Given problem
Retype every item below word for word, but omit the pictures.

Dataset rows:
***

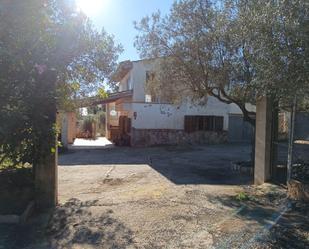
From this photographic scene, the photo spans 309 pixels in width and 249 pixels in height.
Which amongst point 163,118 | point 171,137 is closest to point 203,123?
point 171,137

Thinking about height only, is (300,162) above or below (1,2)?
below

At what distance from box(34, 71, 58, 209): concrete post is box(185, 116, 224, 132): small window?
1822 centimetres

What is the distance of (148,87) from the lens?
49.3 feet

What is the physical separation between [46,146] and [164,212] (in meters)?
2.50

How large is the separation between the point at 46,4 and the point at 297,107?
17.1 ft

***

Exercise solution
From this photographic scene, the photo spans 309 pixels in width and 249 pixels in height.
Which amongst point 163,118 | point 171,137 is closest to point 203,123?
point 171,137

Thinking about height only, is (300,162) above or below (1,2)?
below

At what distance from box(34, 71, 58, 209): concrete post is box(185, 116, 224, 132): small window?
1822 centimetres

What is the distance of (148,87) from the lens?
49.3 feet

What is the physical separation between [46,146] and [164,212] (in meters)?
2.50

How large is the separation between the point at 46,4 and the point at 297,107?
17.1 ft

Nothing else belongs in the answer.